If my goal were to record the exact position of the trees or the particular pattern of the clouds or the blur in the distance when I focused on a dandelion nearby, the photograph would be the right choice for source material. If my goal were to convey the type of aesthetic that a camera offers — entirely different from natural vision, if you consider the question — the photograph would be the right choice. But those aren’t my goals. My goal is to paint in the context of my reaction to the landscape itself. I’m sure of that part. So for me, the answer is clear: paint in the landscape itself, paint outside, get wet when it rains. That’s the way I need to do it.
To paint outside is to accept some severe constraints: paint during the day (if the subject is daytime), in the right kind of whether, deal with the people who pass by, paint not too far from home as to prohibit regular work, etc etc etc. It helps to think of these constraints as choices.
Karl, depending on your goals and preferred working methods, you could paint entirely from life, entirely from photos, or a combination of the two.
If you’re finishing each painting in one session, “from life” probably works great. If you are working on each piece over the course of days or weeks, there is the option of also taking reference photos and continuing what you started outdoors in the studio.
Even before photography, landscape painters like Constable would do studies from life and then paint in the studio. I don’t think painting finished works outdoors became common until the mid-19th century.
Karl,
Was that bait deliberate? Perhaps we should de-bate whether the photographer’s tools for conveying feeling are nil or impoverished compared to a painter’s. An old but undying debate.
But at the moment, I have to agree with your rationale for working from nature, since I share it (plus photographers have no choice in the matter). But moving from the artist to the viewer, how do you think your felt experience is manifested in the painting?
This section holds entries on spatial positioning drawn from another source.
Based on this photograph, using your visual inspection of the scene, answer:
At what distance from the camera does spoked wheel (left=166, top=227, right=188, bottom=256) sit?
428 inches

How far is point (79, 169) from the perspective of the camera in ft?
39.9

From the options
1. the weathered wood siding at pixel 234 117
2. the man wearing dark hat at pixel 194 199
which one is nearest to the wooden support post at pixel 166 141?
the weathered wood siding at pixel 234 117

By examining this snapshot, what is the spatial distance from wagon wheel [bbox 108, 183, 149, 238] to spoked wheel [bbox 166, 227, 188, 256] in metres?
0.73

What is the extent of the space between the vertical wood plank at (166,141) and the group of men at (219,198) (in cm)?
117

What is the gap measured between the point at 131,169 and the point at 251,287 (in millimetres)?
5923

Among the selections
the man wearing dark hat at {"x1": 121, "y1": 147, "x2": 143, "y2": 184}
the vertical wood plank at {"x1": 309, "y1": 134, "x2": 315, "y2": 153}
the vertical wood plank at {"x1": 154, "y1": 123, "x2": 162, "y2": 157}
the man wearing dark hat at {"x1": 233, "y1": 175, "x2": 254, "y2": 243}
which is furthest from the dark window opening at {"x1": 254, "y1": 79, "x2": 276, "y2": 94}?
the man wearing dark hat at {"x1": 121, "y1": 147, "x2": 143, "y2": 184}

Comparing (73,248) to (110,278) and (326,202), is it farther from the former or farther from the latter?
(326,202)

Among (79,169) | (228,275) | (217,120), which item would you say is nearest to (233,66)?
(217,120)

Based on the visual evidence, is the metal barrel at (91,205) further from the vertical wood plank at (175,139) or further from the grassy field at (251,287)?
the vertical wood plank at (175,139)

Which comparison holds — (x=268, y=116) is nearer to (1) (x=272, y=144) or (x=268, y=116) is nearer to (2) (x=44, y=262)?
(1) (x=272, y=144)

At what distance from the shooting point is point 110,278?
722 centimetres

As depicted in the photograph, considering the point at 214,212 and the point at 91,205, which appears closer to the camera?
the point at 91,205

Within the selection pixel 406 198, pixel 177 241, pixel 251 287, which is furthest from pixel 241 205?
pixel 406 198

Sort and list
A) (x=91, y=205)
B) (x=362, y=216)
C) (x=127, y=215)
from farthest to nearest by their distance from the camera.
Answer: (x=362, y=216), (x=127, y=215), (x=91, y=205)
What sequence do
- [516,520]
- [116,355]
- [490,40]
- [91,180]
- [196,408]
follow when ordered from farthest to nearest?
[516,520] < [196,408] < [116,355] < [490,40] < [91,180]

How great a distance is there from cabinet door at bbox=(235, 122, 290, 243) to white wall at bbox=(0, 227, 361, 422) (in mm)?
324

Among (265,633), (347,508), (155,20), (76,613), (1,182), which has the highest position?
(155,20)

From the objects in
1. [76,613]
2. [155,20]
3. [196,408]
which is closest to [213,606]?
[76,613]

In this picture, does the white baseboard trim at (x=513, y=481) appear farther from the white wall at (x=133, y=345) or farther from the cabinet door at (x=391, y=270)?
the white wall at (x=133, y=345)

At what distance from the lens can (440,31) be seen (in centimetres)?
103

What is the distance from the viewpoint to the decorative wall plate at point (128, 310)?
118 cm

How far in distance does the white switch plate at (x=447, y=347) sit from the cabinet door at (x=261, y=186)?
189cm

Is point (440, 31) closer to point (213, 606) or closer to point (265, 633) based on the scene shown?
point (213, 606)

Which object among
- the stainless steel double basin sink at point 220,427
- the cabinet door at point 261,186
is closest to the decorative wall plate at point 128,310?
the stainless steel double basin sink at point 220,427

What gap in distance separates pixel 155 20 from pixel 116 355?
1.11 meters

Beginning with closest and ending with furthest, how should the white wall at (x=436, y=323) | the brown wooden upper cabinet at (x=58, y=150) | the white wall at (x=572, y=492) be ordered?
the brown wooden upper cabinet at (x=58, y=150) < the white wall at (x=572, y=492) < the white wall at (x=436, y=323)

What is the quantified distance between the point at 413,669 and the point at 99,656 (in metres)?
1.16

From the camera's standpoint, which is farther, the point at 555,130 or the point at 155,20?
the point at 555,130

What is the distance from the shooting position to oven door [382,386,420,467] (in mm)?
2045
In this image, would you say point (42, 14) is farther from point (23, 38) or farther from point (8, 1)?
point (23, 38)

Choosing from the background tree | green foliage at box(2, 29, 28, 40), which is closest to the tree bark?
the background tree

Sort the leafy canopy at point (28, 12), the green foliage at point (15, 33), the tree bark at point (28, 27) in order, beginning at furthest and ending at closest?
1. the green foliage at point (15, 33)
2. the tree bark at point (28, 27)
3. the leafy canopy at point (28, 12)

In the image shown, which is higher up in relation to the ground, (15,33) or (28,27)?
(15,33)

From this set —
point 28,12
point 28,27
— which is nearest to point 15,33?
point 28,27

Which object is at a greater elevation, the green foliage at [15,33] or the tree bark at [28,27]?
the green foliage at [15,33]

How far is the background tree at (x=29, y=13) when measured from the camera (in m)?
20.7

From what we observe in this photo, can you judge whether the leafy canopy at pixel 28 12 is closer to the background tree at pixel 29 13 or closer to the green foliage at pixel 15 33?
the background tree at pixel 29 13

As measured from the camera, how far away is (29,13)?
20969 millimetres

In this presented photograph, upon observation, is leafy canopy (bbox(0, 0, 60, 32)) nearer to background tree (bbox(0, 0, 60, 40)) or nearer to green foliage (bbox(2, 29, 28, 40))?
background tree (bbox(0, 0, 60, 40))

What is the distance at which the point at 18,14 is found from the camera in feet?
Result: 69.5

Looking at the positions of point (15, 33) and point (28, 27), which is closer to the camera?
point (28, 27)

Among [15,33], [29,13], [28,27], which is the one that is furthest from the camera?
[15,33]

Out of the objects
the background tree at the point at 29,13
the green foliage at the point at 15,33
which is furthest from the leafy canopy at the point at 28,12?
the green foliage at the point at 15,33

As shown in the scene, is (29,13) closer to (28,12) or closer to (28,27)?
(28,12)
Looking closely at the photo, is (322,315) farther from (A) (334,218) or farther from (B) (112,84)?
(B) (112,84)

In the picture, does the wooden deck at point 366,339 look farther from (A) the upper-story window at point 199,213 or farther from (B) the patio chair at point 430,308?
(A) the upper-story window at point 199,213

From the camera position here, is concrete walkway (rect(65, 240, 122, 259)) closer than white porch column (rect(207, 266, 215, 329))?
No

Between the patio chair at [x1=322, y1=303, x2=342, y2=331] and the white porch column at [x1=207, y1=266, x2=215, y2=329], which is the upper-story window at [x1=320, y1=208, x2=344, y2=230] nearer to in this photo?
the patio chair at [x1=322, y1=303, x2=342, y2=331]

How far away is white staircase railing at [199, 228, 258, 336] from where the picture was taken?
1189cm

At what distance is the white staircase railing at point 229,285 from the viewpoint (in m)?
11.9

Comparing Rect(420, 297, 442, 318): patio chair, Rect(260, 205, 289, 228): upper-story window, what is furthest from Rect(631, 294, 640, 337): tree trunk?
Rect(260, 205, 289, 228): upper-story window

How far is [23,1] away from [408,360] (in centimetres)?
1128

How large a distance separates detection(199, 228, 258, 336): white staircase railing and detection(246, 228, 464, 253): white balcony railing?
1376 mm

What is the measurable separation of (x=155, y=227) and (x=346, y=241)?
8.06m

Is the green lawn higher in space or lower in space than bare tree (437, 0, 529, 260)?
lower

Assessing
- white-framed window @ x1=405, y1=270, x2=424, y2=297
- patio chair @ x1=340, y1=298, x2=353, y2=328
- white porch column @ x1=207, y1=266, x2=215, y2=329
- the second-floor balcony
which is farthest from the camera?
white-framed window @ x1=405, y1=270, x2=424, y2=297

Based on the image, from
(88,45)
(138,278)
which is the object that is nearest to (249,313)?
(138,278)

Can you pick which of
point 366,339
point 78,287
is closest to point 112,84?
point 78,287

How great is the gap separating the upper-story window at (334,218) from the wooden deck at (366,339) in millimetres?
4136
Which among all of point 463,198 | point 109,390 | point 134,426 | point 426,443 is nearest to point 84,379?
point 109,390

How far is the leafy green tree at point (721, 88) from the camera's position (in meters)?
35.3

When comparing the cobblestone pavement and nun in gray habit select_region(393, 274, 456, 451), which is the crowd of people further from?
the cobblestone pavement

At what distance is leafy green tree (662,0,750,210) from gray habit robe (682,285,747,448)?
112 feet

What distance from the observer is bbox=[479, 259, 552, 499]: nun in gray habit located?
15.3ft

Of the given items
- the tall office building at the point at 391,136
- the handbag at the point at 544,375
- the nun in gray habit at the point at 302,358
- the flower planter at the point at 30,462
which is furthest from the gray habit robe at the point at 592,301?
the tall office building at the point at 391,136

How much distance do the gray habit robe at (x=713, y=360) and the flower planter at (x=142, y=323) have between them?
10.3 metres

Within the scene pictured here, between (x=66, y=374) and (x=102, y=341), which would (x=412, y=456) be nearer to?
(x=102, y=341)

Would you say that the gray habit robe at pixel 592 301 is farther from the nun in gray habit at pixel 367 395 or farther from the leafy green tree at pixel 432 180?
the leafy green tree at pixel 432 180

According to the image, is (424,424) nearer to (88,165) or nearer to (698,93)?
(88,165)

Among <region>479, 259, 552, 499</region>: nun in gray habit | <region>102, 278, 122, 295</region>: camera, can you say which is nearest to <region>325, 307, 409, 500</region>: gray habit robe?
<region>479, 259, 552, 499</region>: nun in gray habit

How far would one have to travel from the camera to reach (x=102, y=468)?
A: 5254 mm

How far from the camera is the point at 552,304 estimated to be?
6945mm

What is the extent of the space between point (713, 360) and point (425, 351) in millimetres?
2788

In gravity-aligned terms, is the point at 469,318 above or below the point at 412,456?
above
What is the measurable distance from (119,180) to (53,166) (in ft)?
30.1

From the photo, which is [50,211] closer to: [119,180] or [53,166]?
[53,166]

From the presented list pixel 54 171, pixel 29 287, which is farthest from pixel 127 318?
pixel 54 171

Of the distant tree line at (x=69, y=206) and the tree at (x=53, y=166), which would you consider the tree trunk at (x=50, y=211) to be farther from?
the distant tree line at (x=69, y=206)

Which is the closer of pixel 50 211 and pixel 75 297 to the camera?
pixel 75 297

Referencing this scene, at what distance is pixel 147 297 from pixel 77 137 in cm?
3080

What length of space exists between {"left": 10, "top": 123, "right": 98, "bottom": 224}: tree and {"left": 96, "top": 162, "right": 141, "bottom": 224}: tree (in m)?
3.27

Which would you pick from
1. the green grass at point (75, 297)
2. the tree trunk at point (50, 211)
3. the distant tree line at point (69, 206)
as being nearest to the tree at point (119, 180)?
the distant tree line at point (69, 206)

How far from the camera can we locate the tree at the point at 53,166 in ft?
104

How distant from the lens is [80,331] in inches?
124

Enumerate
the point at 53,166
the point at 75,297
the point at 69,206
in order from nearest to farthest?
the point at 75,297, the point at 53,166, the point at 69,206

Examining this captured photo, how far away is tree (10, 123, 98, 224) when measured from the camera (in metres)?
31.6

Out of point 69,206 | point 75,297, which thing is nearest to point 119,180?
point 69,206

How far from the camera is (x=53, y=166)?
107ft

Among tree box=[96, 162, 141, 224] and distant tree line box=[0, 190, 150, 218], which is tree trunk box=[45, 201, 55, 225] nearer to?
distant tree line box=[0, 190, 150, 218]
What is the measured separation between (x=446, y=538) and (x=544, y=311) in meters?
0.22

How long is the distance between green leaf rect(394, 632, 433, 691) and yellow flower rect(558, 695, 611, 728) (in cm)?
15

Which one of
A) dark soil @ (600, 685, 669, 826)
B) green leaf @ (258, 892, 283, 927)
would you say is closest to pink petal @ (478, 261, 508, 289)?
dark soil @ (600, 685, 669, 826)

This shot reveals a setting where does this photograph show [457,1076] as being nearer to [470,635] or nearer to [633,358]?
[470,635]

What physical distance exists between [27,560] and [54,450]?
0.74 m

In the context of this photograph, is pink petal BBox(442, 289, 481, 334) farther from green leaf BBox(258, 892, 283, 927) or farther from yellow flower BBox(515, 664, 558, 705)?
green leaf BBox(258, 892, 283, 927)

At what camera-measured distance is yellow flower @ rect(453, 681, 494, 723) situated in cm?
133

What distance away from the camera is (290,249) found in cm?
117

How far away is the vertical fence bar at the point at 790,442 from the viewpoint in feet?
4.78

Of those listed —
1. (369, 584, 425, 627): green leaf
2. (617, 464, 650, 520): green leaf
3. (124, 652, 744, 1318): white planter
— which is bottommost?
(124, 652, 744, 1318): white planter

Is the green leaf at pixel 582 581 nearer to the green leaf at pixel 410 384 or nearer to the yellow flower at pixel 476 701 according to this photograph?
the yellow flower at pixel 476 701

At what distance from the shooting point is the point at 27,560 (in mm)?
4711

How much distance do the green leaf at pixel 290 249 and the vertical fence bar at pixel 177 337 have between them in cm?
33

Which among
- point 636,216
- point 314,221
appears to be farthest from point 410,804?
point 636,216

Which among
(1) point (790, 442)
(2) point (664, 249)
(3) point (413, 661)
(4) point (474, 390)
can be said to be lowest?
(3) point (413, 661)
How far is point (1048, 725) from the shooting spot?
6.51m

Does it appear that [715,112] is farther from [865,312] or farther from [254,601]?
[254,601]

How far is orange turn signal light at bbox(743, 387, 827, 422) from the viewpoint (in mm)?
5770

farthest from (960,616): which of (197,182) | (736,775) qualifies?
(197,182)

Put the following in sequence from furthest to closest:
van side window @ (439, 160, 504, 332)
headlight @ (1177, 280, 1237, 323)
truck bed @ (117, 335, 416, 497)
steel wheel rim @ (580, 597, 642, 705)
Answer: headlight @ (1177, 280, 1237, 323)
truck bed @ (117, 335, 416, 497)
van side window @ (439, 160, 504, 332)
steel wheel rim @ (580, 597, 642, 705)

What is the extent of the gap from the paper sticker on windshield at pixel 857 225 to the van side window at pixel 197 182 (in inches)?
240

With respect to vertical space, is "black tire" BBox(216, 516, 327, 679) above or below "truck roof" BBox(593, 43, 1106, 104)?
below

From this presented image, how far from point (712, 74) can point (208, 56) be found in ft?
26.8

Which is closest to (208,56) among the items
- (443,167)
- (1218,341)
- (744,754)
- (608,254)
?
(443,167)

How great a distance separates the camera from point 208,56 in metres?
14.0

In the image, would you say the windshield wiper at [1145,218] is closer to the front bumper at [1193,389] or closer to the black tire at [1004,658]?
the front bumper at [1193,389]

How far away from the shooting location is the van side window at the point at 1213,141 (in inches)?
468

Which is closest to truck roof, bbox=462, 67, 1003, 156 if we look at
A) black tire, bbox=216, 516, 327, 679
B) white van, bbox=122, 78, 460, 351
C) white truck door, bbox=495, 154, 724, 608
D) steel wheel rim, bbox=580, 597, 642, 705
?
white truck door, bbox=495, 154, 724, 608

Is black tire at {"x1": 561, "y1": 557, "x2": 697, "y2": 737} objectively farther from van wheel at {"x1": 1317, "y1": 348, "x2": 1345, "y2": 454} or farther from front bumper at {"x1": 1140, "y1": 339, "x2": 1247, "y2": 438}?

Or to put it in terms of an experiment: how could someone tell the difference between a painting you did outdoors and one you did from a photograph?
Karl,
Photographs also accentuate the emotive power of its subjects – I think it just depends on the subject . You are right when you talk about your experience with nature – which is but one type of a subject.
I plan to talk about this in my next post.
I often paint buildings.
I work from the subejct. I`d say that this forces me to scrutinise and understand in much greater depth the buildings I paint, if simply because the process of recording them is that much more laborious than were I to use a camera.
I know there are photographers who spent a similar amount of time studying their subjects, too, but I think this is fairly uncommon.
I once heard an architecture lecturer state that the abandonment of drawing as a means of recording buildings of note by architeture students in favour of cameras had resulted in a loss of scrutiny on their part.